後世、沸流百済の歴史が抹殺され、倭が日本列島であるとの認識が定着するにつれ、倭=沸流百済が倭としてのみ認識されるようになり、それに伴って、倭が韓地を支配していたという結果だけが残ることになったと思われる。とんでもない錯覚というほかなく、史実が忘却の彼方に押しやられてしまったとしか言いようがない。
何回でも強調しておきたいのだが、偽史を定着させたのが、平安時代の「日本紀講筵と竟宴」という宮廷行事の学習と思われるのだ。そうした学習では、神功の新羅征伐とか任那復興などが自慢げに語られ、民族意識を高揚したと思われる。そうしたことによって、『日本書紀』の小説のような記述が史実と見なされ、歴史となって定着したと考えられる。
〔用明紀〕
用明に百済琳聖太子のイメージ
用明は、熱心な仏教信仰派であるかのごとく論述されているが、実際は仏法を信じたとあるものの、神道を尊んだとあるように、熱心な崇仏派ではなかったことを明らかにした。それは、蘇我氏とは一定の距離を保っていたことを意味するものだ。

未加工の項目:
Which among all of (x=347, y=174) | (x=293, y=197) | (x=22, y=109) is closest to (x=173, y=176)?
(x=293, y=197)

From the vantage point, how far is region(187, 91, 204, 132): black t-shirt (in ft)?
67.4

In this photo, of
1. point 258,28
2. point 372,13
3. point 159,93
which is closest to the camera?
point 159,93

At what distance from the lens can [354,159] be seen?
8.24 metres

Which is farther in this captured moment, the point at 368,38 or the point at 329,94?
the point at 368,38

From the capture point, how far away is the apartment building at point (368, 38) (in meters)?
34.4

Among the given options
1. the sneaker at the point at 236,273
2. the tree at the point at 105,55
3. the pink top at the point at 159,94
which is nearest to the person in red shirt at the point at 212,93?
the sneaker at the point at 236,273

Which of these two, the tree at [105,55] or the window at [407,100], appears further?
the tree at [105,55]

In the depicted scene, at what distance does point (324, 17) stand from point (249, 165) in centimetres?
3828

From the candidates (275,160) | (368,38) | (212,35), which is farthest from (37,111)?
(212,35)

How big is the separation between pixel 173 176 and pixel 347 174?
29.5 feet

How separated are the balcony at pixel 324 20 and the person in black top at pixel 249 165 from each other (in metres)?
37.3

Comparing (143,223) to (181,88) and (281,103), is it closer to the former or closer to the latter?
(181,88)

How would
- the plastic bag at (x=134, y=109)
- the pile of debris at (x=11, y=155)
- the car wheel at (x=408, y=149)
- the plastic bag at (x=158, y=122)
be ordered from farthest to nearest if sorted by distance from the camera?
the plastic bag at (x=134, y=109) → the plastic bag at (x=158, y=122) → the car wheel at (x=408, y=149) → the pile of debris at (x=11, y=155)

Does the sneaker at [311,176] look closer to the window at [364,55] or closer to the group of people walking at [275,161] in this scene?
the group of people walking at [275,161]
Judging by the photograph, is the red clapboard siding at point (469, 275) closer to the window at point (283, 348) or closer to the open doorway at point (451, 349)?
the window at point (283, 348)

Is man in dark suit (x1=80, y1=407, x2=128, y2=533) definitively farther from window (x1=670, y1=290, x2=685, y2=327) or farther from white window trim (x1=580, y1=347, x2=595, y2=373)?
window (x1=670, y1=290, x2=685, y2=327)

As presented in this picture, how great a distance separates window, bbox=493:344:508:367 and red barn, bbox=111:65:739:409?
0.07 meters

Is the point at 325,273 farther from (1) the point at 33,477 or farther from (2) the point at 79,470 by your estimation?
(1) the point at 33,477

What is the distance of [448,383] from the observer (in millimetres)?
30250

問題:
1. 提示テキストの「何回でも強調しておきたいのだ」から「なって定着したと考えられる。」まで、すべてをそのまま繰り返して書いてください。
2. 提示テキストをもとに、次の問いに答えよ。
(a) 偽史を定着させたと思われるとされる、平安時代の宮廷行事は何か。
(b) 用明は仏法を信じたとあるものの、何を尊んだとあるか。
(c) 用明が一定の距離を保っていたとされるのは、どの氏族か。

解答:
1.
何回でも強調しておきたいのだが、偽史を定着させたのが、平安時代の「日本紀講筵と竟宴」という宮廷行事の学習と思われるのだ。そうした学習では、神功の新羅征伐とか任那復興などが自慢げに語られ、民族意識を高揚したと思われる。そうしたことによって、『日本書紀』の小説のような記述が史実と見なされ、歴史となって定着したと考えられる。

2.
(a) 「日本紀講筵と竟宴」
(b) 神道
(c) 蘇我氏